Eystein Sandnes (7 November 1927 – 14 November 2006) was a Norwegian ceramic and glass designer who is known particularly for work done at the ceramic industries Stavangerflint AS and AS Porsgrunds Porselænsfabrik

== Biography ==
Sandes was born in Røros Municipality in the county of Sør-Trøndelag, Norway, and died in Porsgrunn Municipality in the county of Telemark, Norway. He was educated both as a ceramist and as a glass designer with Norwegian National Academy of Craft and Art Industry in Oslo (1945–1949). From 1951 he was a glass designer at AS Norsk Glassverk, Magnor, where he gained recognition for his artistic talent. He received the government's scholarship for applied arts in 1954/1955. From 1955 to 1957 he held the position of design director at the earthenware company Stavangerflint AS, Stavanger, Norway. In 1958, Sandnes moved to AS Porsgrunds Porselænsfabrik, Porsgrunn, Norway, where he became head of the Design Department in 1959. He held this position until retirement 1990.

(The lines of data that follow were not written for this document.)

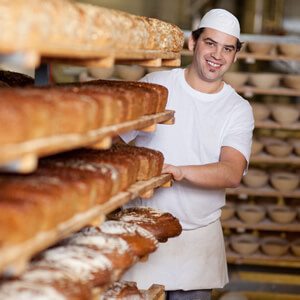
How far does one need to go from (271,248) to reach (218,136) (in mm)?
2253

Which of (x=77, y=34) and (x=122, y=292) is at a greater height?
(x=77, y=34)

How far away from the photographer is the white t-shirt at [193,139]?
8.65ft

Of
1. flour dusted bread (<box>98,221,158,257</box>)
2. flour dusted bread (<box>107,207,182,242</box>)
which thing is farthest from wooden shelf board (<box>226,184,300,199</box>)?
flour dusted bread (<box>98,221,158,257</box>)

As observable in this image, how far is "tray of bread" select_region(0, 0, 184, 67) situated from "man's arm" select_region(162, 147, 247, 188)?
528mm

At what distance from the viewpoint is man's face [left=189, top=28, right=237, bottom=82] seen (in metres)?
2.60

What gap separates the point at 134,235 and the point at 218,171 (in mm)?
631

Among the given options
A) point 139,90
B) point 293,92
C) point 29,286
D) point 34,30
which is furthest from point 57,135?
point 293,92

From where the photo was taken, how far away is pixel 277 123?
4.58m

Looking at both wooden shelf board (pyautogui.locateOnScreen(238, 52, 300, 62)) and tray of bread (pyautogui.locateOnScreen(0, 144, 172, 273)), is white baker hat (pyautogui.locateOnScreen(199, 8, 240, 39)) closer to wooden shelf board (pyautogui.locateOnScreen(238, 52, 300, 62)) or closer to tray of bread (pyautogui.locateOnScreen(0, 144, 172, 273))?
tray of bread (pyautogui.locateOnScreen(0, 144, 172, 273))

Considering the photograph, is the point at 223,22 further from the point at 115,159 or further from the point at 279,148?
the point at 279,148

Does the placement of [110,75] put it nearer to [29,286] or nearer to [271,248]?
[271,248]

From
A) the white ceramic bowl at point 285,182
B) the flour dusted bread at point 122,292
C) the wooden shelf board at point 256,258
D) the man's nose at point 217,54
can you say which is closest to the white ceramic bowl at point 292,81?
the white ceramic bowl at point 285,182

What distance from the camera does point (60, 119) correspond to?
1.34 metres

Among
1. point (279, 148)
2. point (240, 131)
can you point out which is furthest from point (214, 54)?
point (279, 148)
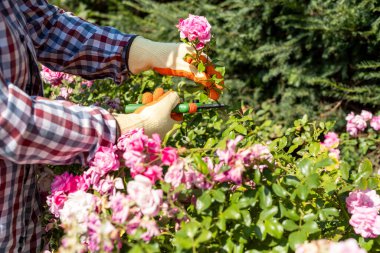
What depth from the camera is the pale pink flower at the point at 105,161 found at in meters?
1.24

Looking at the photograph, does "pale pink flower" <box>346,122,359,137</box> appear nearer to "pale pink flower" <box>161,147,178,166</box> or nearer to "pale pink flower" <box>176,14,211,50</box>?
"pale pink flower" <box>176,14,211,50</box>

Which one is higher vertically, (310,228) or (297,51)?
(310,228)

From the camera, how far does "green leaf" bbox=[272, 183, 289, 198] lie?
1143mm

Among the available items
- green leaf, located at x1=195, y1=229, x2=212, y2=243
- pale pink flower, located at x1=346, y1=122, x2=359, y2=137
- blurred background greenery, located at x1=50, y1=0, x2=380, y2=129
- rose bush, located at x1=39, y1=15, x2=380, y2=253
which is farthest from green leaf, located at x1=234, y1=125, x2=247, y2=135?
blurred background greenery, located at x1=50, y1=0, x2=380, y2=129

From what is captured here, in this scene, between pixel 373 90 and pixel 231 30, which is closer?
pixel 373 90

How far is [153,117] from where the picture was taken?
135 cm

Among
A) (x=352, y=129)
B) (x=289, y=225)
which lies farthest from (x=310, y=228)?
(x=352, y=129)

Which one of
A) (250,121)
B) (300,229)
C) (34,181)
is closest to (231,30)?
(250,121)

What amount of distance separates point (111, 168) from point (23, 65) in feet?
1.19

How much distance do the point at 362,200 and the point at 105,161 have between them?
0.62 metres

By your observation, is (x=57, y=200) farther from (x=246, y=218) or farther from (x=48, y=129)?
(x=246, y=218)

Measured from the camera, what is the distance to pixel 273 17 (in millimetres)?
3316

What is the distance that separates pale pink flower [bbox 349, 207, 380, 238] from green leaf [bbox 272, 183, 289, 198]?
186 mm

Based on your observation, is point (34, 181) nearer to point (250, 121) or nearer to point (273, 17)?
point (250, 121)
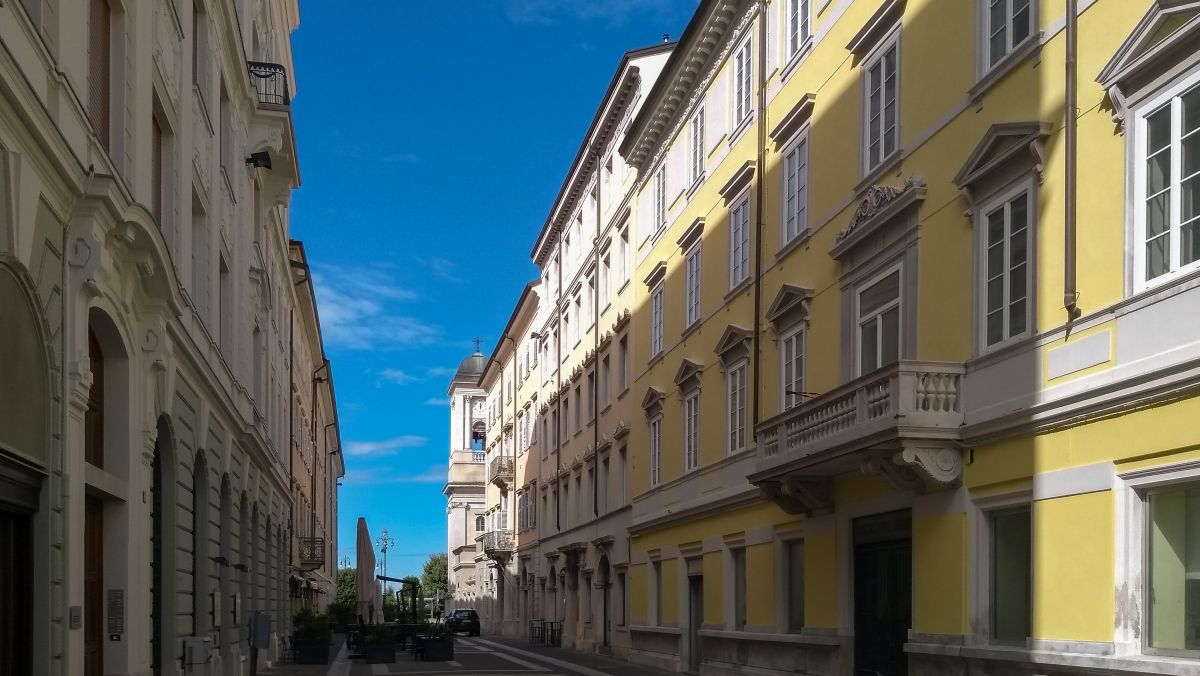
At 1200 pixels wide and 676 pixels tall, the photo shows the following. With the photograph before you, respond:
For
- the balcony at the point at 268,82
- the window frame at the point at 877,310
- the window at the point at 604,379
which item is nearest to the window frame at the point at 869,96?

== Artist and artistic manager ==
He developed new designs for production, creating his most well-known models as Utstein and Ledaal there. They were produced for several years with different basic single tone colours which allowed for many combinations, but also with designs by various other artists at the company. Inger Waage, Anne Lofthus and Kari Nyquist made many of their most recognised designs for models created by Eystein Sandnes. A tea set modelled by Eystein Sandnes and with a design by Kari Nyquist was obtained by the Victoria and Albert Museum, London. It was Sandnes who introduced the principles of Scandinavian Design at Stavangerflint AS.

At Porsgrunds Porselænsfabrik, Sandnes designed the tea and dinner service Jubileum and the oven-proof Askeladden, which received the design award of the Norwegian Design Council in 1965, the breakfast and dinner service Epoke, which received the same award in 1969, and the tea coffee and dinner service Eystein 2440/80045, which was awarded in 1971.

== Awards and recognition ==
He received awards for Good Design by the Norwegian Design Council in 1965, 1969 and in 1971. In 1960 he was awarded a silver medal at the 12th Triennale for Design in Milan. Sandnes has been represented at several exhibitions in Norway and abroad and his works are included in many collections, among them the National Museum of Art, Architecture and Design, Oslo, and the Victoria and Albert Museum, London. His tableware was among the examples of Scandinavian design shown at the 1982 exhibition "Scandinavian Modern: 1880-1980" at the Cooper-Hewitt Museum in New York City.